Wednesday(this past week) at the PRP I go two days a week, I had a bad trigger .I still don't know what it was that started all this.But I freaked out bad,I apparently was switching very fast and was really was out of it. I was told I was thrashing around like a panic attack, with this shuddering motion seizure like stuff but it was some sort of abreaction thing that happened to me .
The counselor I was there with went and got the psychologist at the program to help me out.I almost wound up in the hospital again it was so bad.But I still don't know what caused it. When I got home I was so exhausted I went to sleep and slept the whole afternoon into the next day. I am kinda scared now. And during that episode at the PRP I find out I fucking hurt my back during it.
The nerve pain has come back with a vengeance and oh fuck it hurts.I wish I knew what happened Wednesday more clearly and I wish I hadn't twisted my back somehow.It has been hurting since Thursday.I don't know what's wrong with me these days.I am dissociating alot,losing time,can't think ,it's hard to even type this I am so out of it right now,I feel so wary,confused,freezing up and getting that weird feeling like I am not present.I have been hallucinating things out of the corner of my eyes I turn to look and it's nothing.
I hear the others talking in my head stronger now.I don't want to lose it.I have been resisting cutting as best as I can. I dunno what to do about it. I am doing all the techniques I know to contain and ground my-selfs but it doesn't seem to help all that much.The lyrica and painkillers are not helping my mental state either..but if I don't take it the pain really fucking hurts alot,and I will be forced to stay in bed .I have been keeping my back where the pain is on heat pads for two days now .It isn't stopping the pain.The pain killers and lyrica leftovers just make it bearable enough to function.

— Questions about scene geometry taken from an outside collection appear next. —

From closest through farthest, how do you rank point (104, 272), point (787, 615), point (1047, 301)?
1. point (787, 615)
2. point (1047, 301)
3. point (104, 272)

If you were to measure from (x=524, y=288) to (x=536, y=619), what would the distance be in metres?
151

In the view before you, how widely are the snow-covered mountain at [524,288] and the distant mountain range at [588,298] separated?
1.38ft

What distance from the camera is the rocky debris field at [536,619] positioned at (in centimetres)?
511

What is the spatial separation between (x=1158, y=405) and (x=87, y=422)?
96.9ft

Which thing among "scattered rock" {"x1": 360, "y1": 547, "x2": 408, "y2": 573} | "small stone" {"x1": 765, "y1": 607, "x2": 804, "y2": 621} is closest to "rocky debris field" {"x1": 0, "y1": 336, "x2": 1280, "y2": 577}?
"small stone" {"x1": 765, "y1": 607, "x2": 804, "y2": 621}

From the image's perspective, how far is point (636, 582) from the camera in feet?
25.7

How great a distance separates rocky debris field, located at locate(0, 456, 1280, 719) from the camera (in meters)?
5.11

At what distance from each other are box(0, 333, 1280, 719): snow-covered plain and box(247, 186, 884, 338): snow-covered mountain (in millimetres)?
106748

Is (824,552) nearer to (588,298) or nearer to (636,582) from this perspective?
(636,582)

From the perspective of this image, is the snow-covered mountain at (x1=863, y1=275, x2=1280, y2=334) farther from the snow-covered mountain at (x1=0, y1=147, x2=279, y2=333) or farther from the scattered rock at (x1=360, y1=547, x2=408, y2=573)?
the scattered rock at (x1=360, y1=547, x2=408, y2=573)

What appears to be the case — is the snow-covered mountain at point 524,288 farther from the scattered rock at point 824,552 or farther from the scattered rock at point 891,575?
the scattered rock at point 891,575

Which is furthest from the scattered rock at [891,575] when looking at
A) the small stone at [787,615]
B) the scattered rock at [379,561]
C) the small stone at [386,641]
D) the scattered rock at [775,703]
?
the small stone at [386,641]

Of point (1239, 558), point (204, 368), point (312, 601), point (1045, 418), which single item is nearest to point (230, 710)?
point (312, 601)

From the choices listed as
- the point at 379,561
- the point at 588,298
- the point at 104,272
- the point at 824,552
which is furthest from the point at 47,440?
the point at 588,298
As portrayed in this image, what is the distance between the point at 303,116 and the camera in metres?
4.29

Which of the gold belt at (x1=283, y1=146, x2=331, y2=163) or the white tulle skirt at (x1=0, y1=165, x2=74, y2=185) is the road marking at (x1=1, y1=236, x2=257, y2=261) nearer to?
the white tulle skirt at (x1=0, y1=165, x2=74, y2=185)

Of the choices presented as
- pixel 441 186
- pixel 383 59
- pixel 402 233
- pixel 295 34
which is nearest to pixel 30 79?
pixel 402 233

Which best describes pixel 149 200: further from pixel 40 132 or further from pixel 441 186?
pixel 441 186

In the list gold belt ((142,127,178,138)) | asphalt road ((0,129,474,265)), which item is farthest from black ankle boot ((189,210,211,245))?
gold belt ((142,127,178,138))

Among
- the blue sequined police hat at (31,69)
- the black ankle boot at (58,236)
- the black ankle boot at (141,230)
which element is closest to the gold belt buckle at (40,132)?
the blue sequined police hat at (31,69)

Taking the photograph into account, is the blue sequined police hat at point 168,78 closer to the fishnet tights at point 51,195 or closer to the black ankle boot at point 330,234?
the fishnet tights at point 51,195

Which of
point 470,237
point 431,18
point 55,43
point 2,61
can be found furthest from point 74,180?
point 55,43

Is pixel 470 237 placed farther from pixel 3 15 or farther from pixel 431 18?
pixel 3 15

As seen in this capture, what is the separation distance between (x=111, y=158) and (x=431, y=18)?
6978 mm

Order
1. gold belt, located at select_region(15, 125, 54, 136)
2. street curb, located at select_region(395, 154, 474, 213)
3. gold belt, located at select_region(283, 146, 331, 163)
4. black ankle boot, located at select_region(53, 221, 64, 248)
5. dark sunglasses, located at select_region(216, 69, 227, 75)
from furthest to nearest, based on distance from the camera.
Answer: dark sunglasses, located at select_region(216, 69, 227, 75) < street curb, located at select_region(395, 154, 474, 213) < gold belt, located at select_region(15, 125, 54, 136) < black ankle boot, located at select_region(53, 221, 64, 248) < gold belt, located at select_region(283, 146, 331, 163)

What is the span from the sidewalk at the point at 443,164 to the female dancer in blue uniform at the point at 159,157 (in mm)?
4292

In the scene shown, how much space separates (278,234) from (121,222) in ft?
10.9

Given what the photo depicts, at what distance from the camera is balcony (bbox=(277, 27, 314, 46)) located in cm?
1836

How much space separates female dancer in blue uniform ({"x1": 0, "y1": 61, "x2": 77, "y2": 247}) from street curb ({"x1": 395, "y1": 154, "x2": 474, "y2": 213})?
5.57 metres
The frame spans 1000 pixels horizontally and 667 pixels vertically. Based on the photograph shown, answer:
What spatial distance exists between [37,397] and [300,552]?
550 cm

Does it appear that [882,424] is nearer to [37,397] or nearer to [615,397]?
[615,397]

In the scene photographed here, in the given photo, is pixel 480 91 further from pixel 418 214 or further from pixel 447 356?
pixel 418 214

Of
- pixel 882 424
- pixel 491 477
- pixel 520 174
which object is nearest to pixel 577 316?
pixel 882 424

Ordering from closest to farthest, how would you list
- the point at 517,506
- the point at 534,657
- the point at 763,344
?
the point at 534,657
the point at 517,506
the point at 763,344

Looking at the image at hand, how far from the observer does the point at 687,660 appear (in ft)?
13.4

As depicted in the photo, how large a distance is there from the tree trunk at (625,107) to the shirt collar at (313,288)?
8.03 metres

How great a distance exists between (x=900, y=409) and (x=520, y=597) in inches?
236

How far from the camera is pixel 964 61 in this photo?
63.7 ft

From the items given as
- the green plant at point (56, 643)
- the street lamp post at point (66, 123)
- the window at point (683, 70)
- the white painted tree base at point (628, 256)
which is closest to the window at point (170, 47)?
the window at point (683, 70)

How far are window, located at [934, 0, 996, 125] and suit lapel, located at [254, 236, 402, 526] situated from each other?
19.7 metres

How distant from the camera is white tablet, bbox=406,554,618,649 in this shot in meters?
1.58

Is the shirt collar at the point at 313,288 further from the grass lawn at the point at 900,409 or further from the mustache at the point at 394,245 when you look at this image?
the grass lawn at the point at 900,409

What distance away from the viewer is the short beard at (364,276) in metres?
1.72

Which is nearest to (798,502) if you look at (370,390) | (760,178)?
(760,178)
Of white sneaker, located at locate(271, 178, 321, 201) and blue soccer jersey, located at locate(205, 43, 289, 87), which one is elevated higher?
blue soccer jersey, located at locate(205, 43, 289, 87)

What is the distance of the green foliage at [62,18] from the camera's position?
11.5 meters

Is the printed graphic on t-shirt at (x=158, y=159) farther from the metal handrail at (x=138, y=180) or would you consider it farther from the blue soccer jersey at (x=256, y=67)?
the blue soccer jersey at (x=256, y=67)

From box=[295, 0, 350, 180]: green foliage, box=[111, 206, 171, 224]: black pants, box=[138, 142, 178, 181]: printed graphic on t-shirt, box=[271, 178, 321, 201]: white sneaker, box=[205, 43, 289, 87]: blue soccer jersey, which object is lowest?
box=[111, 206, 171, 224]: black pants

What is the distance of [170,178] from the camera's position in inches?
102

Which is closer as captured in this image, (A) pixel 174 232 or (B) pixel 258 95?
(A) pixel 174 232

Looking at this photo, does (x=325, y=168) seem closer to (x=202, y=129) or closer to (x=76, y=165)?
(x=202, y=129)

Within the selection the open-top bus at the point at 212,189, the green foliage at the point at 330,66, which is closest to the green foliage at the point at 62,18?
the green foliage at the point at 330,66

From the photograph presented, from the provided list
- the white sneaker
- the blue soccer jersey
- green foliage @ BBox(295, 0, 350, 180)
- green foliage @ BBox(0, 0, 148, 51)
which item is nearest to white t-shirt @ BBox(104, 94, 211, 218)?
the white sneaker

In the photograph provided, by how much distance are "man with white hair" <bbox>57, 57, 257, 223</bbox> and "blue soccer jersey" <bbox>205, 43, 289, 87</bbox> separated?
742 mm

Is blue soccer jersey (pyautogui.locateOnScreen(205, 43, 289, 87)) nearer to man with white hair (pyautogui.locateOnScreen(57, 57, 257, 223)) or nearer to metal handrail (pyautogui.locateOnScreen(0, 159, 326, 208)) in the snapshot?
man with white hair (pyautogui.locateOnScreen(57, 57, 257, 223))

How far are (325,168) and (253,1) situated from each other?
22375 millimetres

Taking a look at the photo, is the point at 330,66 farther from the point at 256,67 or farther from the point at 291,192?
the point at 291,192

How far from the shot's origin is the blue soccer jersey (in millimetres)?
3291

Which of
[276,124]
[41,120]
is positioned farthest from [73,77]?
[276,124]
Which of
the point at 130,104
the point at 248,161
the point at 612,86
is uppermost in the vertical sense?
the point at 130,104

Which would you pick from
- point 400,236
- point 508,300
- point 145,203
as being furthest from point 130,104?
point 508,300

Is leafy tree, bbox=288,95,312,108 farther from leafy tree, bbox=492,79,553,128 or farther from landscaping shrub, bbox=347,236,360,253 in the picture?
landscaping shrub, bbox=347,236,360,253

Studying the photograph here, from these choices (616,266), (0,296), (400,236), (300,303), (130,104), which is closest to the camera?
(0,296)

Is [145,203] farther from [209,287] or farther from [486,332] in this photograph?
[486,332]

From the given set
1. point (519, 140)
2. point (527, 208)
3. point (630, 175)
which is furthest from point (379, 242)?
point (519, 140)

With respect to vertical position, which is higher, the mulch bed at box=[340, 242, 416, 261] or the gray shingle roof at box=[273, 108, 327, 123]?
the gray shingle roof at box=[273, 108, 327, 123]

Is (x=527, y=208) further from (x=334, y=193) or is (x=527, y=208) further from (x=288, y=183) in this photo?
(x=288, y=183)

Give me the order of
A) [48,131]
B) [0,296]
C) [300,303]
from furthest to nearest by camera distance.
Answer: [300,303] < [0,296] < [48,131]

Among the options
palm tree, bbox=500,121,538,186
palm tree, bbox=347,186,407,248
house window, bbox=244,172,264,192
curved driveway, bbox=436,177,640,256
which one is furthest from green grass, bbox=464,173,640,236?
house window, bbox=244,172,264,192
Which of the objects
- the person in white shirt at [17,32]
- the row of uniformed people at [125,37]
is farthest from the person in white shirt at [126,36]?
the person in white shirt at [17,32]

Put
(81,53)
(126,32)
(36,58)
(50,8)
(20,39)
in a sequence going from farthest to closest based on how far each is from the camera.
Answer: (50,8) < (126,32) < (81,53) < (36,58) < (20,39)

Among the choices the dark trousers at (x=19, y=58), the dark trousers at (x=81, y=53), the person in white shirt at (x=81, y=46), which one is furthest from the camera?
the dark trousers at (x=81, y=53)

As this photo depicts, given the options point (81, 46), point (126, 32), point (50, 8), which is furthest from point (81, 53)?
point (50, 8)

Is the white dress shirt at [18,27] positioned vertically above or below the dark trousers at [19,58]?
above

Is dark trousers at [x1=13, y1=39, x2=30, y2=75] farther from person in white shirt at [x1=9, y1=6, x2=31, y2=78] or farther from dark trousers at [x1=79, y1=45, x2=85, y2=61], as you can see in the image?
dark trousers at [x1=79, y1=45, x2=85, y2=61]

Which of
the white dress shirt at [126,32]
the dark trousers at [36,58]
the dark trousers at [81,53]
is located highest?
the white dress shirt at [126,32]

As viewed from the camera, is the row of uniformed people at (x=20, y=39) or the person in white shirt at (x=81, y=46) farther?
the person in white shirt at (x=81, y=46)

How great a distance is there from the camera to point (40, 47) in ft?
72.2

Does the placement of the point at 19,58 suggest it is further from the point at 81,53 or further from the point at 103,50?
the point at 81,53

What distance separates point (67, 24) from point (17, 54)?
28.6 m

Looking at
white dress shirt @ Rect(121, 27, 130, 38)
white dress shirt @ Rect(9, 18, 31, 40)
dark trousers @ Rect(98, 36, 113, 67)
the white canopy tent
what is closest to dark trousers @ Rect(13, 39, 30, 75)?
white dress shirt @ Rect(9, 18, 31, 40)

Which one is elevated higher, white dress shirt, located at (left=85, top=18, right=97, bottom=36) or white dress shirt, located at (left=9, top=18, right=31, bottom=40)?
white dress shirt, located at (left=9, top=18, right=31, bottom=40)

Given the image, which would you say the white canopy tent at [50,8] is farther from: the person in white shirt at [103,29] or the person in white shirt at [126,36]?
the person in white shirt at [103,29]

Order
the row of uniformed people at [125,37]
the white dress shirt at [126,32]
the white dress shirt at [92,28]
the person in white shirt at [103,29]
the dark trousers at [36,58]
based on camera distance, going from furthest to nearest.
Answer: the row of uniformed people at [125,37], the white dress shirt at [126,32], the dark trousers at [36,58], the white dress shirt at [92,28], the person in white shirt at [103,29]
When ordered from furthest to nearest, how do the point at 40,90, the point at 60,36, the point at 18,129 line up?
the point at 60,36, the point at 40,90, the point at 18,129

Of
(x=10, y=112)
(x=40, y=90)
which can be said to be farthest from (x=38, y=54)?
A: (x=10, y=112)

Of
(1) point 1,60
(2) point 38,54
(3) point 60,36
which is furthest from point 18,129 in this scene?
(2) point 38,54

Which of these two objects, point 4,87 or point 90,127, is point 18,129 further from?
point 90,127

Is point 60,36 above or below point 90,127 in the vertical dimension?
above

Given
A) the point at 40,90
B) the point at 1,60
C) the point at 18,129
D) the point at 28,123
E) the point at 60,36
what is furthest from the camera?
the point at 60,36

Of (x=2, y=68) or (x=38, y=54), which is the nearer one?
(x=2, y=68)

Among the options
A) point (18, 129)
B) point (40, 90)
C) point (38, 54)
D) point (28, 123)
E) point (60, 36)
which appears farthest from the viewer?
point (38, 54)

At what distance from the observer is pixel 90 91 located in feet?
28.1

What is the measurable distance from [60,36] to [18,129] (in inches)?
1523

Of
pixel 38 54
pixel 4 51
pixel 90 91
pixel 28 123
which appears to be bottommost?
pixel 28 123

But I am scared I might flip out again and I don't want to hurt my back more.I feel as though my mind is snapping..Normal sounds like the washing machine clicking just about make me panic and I have to tell myself it's just the washing machine, I felt like someone was banging on the door IO know no one is coming here..I just a bout freaked. All day it has been this feeling unsafe shit.
WTF do I do ? I hate weekends. It's kinda like being stranded here,because I have no one who I feel safe talking to, to call. This sucks. I wish it was Monday.